Methodology: To determine the probability of any matchup (Team 1 beating Team 2), I use a logistic regression using statistics for offense/defense of team and team's opponents plus location, dependent variable is outcome of the game. To select bracket, I use a program to calculate the best possible bracket by maximizing number of points based on scoring system, this correctly accounts for situations where simply advancing favored teams round by round would fail.

22 of 33 Correct, 23 Pts, 157 Pts Possible


AJ's Madness

AJ Diliberto

The methodology is that I selected various stats and gave weight to those that I feel are important, such as points for and against, offensive rebounds, and turnover margin. I also factored in whether they were from one of the big conferences, the level of experience and success the coach has had, and then overlaid the formula with a strength of schedule formula that would reduce certain teams scores based on how good or bad the competition was that they played to get those stats.

22 of 33 Correct, 23 Pts, 139 Pts Possible

Machine Learning First Try

Joe Gilbert

My methodology is as follows:
1. Develop a matrix that contains only 2011 scores (done using your data)
2. Develop a matrix that contains all of your teams and generate columns for averages over all players in 2011: minutes played, FT attempted/made, 3P attempted/made (done), rebounds, turnovers, fouls (again using your data)
3. Use machine learning, specifically a traditional Forest algorithm to predict each team's score for each game based on the 2011 data only
4. Select the winner for each round and repeat step 3 for the next round to determine the next winners
Currently, the algorithm predicted the first round modeling each team's score as an "Away" team since they are all technically on the road. I think I may change it so that the scores are based on a mean value of the model for an Away team and Home team because currently it is predicting LIU Brooklyn over MSU in the 1st round...if it comes true then so be it.

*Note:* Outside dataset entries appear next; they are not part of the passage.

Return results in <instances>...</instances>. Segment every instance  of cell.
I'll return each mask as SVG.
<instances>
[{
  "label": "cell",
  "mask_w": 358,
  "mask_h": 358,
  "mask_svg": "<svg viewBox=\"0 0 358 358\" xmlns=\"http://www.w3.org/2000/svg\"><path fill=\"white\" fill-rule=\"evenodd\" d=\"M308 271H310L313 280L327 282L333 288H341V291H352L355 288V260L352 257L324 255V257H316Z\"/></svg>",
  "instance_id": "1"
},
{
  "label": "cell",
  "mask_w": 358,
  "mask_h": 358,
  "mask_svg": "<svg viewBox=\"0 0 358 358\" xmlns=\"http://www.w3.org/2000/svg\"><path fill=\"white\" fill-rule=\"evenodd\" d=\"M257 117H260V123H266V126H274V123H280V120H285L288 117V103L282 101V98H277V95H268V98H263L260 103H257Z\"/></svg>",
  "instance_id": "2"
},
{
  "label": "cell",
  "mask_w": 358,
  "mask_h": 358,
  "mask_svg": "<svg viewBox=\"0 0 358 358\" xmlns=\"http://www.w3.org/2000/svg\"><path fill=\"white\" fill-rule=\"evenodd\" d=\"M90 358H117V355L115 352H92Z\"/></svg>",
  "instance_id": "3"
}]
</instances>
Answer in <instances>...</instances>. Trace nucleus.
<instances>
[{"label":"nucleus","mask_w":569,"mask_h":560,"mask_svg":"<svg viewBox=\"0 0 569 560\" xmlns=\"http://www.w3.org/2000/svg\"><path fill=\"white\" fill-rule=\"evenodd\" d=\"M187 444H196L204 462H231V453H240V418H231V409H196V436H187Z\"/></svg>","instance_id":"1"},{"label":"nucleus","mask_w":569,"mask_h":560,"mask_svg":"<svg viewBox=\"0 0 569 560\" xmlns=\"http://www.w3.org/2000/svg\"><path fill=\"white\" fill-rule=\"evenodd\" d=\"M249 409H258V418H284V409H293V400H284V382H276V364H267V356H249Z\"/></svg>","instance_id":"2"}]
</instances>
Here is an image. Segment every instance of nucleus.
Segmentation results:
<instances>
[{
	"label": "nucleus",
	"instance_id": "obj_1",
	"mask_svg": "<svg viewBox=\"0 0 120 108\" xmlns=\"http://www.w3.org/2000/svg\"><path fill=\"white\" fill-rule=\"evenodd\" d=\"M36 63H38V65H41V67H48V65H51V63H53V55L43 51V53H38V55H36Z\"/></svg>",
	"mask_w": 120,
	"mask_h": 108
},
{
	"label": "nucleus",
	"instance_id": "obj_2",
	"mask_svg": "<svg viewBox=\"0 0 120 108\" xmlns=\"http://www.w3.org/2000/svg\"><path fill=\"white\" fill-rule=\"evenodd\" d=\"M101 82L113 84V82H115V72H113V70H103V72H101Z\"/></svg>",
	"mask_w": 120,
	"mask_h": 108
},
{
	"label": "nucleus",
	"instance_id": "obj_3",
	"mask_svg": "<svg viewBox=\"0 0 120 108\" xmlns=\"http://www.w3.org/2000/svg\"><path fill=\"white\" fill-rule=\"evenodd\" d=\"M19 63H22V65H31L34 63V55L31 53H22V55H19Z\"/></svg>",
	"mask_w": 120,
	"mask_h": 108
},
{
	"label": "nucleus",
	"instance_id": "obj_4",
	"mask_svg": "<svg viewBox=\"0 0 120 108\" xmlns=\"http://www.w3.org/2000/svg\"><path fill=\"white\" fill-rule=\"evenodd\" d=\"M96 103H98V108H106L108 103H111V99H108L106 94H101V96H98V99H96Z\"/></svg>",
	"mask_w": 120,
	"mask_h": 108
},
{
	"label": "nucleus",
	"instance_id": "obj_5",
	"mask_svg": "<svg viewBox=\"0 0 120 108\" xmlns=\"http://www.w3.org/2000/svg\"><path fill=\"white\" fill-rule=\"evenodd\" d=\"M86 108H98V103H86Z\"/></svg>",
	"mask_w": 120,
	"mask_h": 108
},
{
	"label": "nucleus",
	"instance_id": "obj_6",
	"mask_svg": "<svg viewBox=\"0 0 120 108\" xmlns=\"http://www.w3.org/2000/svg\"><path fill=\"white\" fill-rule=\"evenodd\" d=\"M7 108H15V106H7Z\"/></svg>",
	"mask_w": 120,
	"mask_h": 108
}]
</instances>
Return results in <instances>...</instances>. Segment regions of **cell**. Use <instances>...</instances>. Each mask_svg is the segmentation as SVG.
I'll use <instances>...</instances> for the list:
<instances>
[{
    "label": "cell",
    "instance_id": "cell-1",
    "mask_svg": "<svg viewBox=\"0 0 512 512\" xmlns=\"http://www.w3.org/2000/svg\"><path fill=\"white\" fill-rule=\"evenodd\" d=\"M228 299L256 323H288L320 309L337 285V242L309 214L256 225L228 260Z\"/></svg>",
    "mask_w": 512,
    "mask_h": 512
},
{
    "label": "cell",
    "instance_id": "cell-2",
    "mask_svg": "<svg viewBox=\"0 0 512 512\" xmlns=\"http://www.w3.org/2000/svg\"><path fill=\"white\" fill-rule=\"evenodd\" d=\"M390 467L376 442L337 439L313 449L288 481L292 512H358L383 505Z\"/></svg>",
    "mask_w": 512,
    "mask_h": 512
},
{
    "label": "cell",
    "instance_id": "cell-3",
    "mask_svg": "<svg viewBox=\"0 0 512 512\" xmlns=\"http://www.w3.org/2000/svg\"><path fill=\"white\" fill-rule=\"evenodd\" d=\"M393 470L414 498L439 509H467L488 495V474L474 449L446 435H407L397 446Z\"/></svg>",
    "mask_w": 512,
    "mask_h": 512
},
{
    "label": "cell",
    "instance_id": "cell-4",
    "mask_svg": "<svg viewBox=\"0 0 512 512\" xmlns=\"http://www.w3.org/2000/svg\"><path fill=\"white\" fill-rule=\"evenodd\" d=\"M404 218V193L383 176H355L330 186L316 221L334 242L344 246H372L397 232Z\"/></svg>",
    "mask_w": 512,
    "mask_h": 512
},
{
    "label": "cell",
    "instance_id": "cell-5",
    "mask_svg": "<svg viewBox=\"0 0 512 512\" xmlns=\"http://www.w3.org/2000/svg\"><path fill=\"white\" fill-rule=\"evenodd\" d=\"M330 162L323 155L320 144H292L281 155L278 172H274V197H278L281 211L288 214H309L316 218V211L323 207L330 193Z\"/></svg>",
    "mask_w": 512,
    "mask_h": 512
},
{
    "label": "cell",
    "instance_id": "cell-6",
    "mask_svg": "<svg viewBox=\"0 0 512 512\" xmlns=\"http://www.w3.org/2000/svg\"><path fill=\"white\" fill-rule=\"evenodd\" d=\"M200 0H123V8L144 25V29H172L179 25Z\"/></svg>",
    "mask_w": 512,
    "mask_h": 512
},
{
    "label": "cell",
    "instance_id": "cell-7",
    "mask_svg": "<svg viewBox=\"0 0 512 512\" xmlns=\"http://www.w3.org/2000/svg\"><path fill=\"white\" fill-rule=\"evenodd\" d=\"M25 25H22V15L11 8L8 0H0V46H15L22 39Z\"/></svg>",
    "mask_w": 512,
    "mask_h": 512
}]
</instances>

20 of 33 Correct, 21 Pts, 91 Pts Possible
By The Numbers

Tim Jacobs

Methodology:
I took the data so generously provided, trained a couple of neural networks on the past performance, then used average away performance for each team to predict performance in the tourney. The networks are training as I type.

17 of 33 Correct, 18 Pts, 166 Pts Possible

Wednesday, March 14, 2012

Data Usage Clarification

Posted by Lee

I just realized that the data rules and usage discussion happened on the Google Group and not everyone may have read it. Similarly, a clarification on hand-tweaking.

Basically, no human judgment data should enter your model except for your decisions on how to build the model and hyper-parameters for that model. Also, if you do use data that we did not provide, please let us know and please make it available to all the other competitors so that they might have the opportunity to use it as well.

Tuesday, March 13, 2012

Fast Company Article

Posted by Danny Tarlow
David Holmes over at Fast Company wrote a nice article on about our Machine March Madness contest:
http://www.fastcompany.com/1824382/march-madness-ncaa-tournament-predictions-algorithms

Thanks David!

To everybody else: I hope you're hard at work on your algorithm.